==== SUPPLIED RECORDS

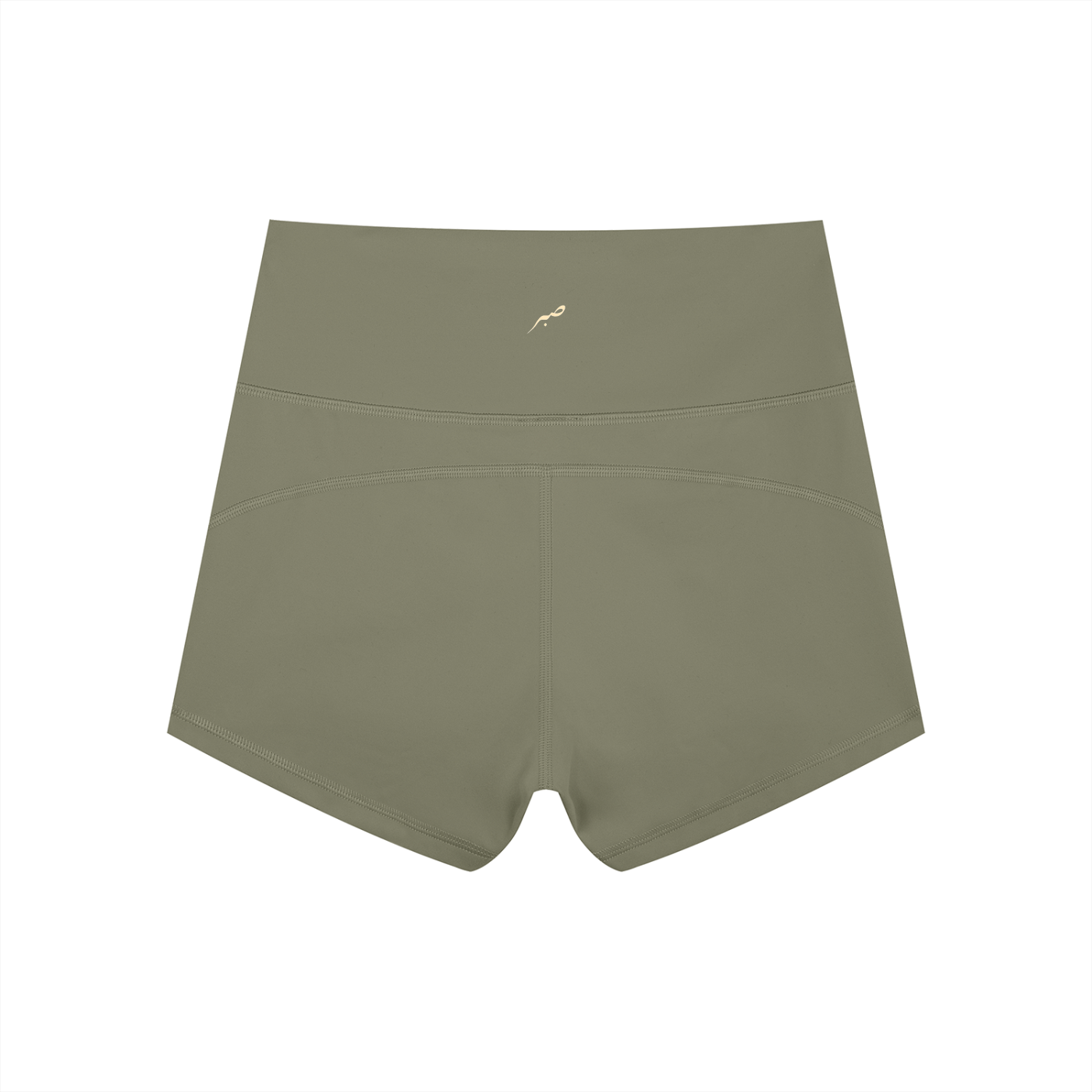 SABR Women’s High-Waist Yoga Shorts
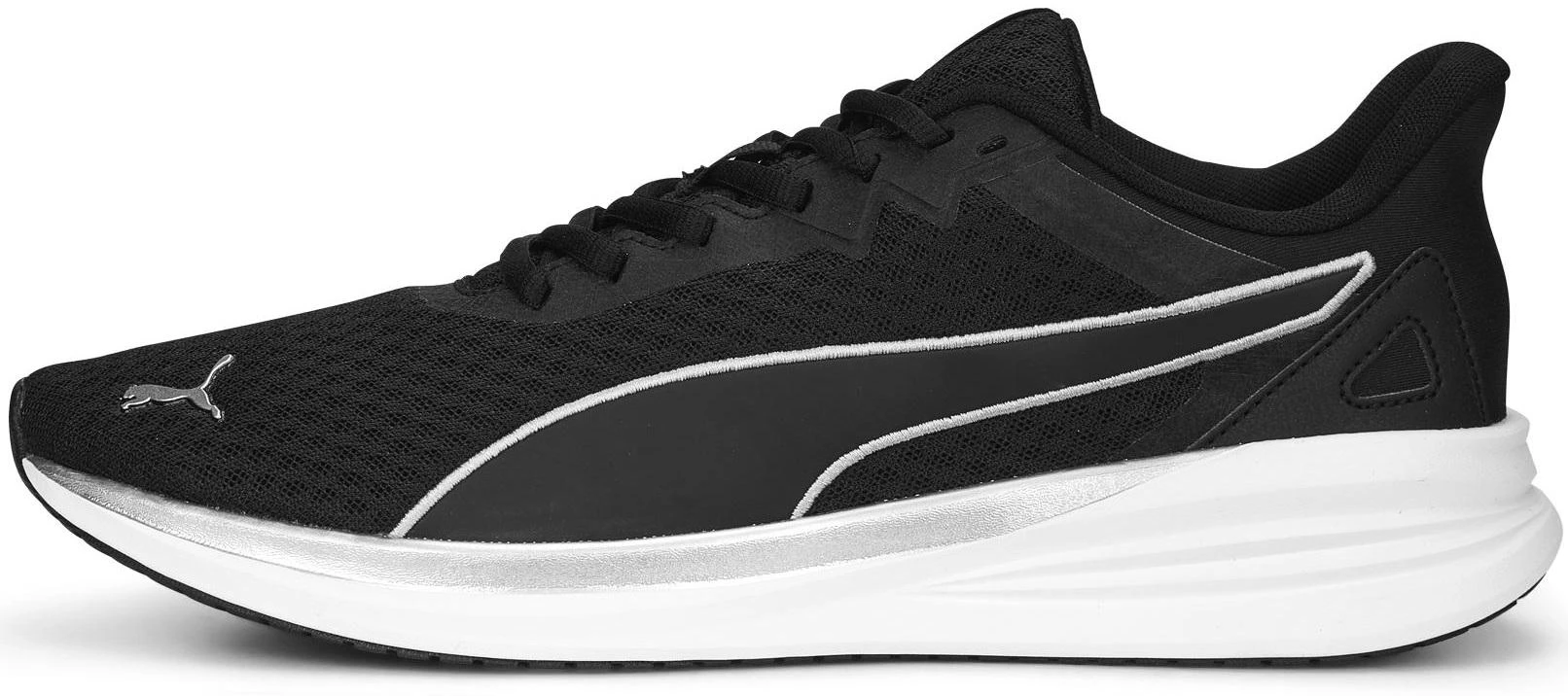 Puma Bėgimo Avalynė Vyrams Transport Modern Fresh Juodas 378016 01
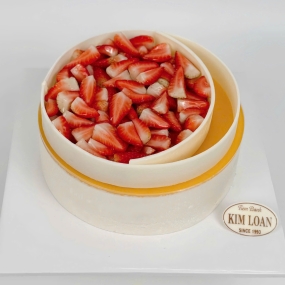 Bánh Mousse Chanh Dây | BKT 83407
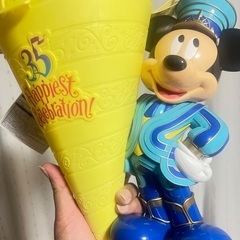 ポップコーン バケットミッキー東京 ディズニーの画像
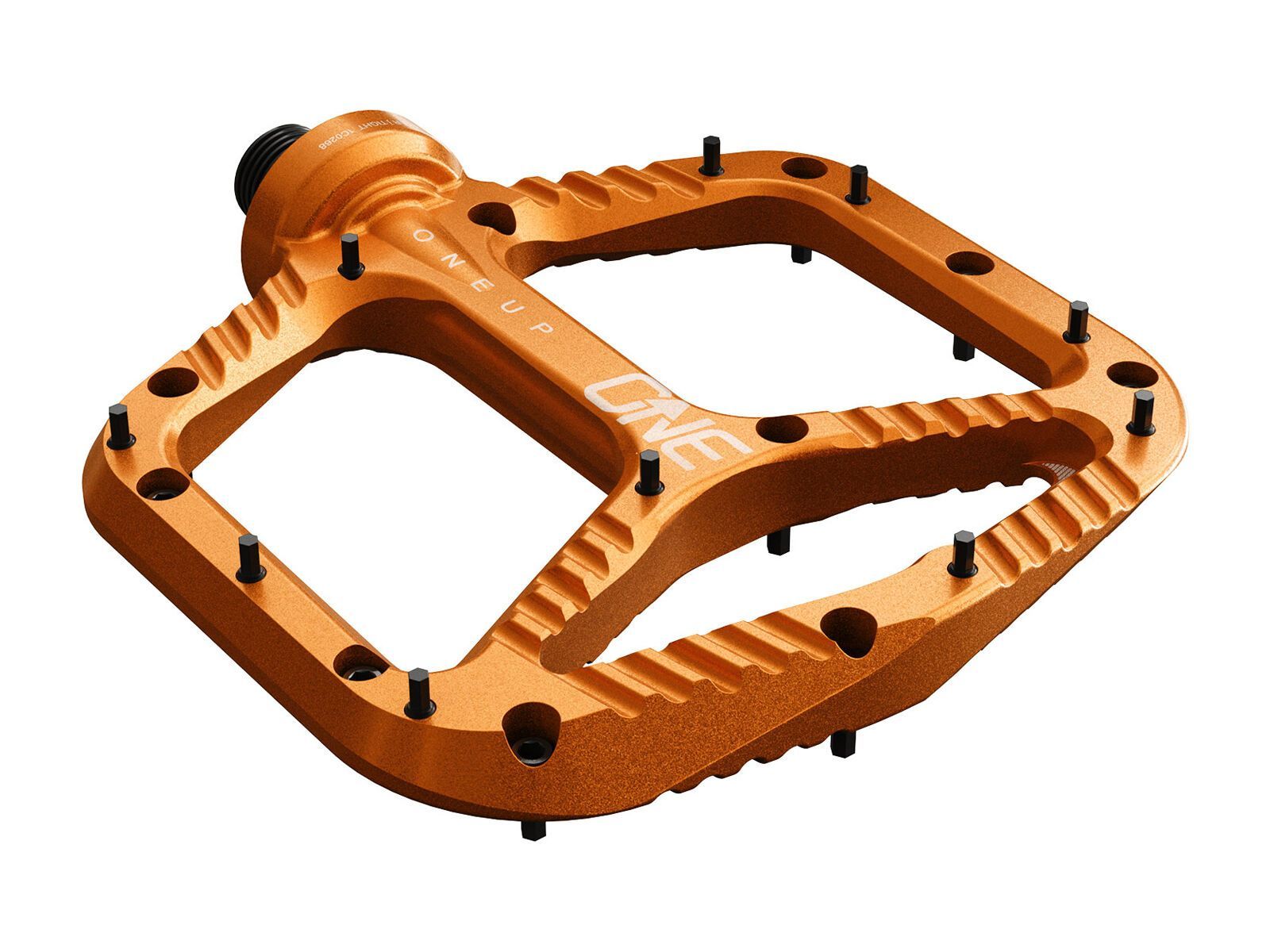 OneUp Components Aluminum Pedals, orange - Bild 2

========

**WHAT IS EXPECTED**
Swap "orange" for "black" in the records and give every line again, unchanged otherwise. Leave the pictures out of the answer.

**WRITTEN ANSWER**
 SABR Women’s High-Waist Yoga Shorts
 Puma Bėgimo Avalynė Vyrams Transport Modern Fresh Juodas 378016 01
 Bánh Mousse Chanh Dây | BKT 83407
 ポップコーン バケットミッキー東京 ディズニーの画像
 OneUp Components Aluminum Pedals, black - Bild 2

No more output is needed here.